A lot of developers may think, “Well, that’s going to be on the back burner for a while,” Thompson said, “but the progressive developers are going to factor this in.”
Shopping center magnate Caruso counts himself among the more progressive. He said he is committed to spending millions of dollars preparing for autonomous cars, and he’s already working with a division of Google called Intersection to improve the arrival and departure experience at his high-end developments.
Intersection is developing technology that integrates beams, sensors, license-plate recognition and phone apps that can radically improve the experience, he said.
When the concierge knows you are about to arrive, he might mix a cup of coffee the way you like it to hand to you as you alight. The goal, Caruso said, is to make coming and going to the shopping center as frictionless as possible.
He’s already experienced the changes wrought by Silicon Valley.
The Grove, in L.A.’s Fairfax district, is one of the city’s busiest Uber destinations, Caruso said, with thousands of people arriving and departing every day at the mall’s designated ride-sharing point.
This popularity of ride sharing has convinced him that more big changes in driving habits are coming as autonomous cars gain a share of the auto market.

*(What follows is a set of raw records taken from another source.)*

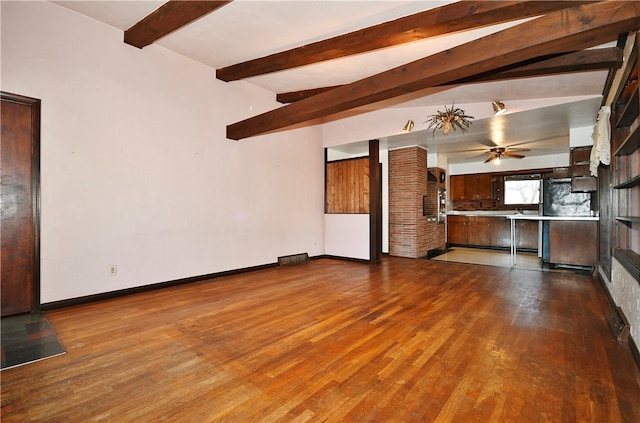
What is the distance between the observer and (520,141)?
272 inches

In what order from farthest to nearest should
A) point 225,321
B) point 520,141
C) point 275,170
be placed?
point 520,141 < point 275,170 < point 225,321

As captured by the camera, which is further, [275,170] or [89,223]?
[275,170]

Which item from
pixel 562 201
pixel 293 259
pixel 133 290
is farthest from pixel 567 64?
pixel 133 290

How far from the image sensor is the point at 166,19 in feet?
11.5

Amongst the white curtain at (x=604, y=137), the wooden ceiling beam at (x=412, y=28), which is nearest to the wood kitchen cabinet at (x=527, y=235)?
the white curtain at (x=604, y=137)

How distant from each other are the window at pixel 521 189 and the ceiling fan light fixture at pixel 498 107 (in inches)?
197

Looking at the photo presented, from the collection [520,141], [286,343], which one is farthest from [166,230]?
[520,141]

He expects that between ride sharing and autonomous cars he might have to start converting his parking garages to other uses as soon as 2025 or 2030.

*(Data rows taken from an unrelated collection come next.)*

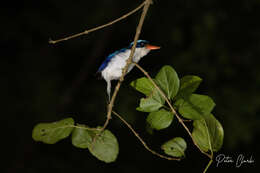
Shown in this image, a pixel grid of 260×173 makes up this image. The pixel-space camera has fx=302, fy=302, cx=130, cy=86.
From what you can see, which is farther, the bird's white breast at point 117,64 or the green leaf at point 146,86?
the bird's white breast at point 117,64

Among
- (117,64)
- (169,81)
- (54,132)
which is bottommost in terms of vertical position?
(54,132)

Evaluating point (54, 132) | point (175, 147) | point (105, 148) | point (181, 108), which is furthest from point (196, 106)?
point (54, 132)

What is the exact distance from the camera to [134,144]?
13.6ft

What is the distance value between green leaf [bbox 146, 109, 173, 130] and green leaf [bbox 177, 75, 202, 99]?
0.06 meters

Surface parking lots at his suburban malls such as the Promenade at Westlake and the Commons at Calabasas could turn from asphalt into verdant mixed-use complexes with apartments, offices and more stores and restaurants.
The big garages at the Grove and Americana at Brand in Glendale could see the addition of grocery stores and other retail outlets on the ground floors.
“As you go above that, it gets more complicated,” he acknowledged. The towering garages “may become obsolete and have to come down and be replaced.”
While the prospect of dramatic changes in the way people get around stirs the blood of developers like Caruso, the anticipated years-long transition period to widespread autonomous vehicle use holds some dread for the general manager of the Los Angeles Department of Transportation, Seleta Reynolds.
“I think it’s going be very chaotic,” she said.
This isn’t a fleeting moment, some interesting blip that will come and go. This will change traffic in L.A. in a very positive way.
— Rick Caruso, owner of the Grove
Falling parking fees and fines could take a big bite out of public budgets and landlords’ income, Reynolds said. And the time period when “a vehicle drives itself until a human intervenes is probably going to be the worst, but that is a place we are going to have to muddle through.”
Other challenges and technical improvements loom to be worked out, Reynolds said. If cars know where they are going, do streets still need curbs? Perhaps some streets could be electronically “closed” after rush hour and used for recreation.
“We should be focusing on strong neighborhoods and social cohesion,” Reynolds said. “That’s the promise of autonomy if we’re really able to get it right.”
Caruso dismisses skeptics who say Angelenos will never quit driving their own vehicles — and that ride sharing and autonomous cars are just a passing fancy.
“This isn’t a fleeting moment, some interesting blip that will come and go,” he said. “This will change traffic in L.A. in a very positive way.”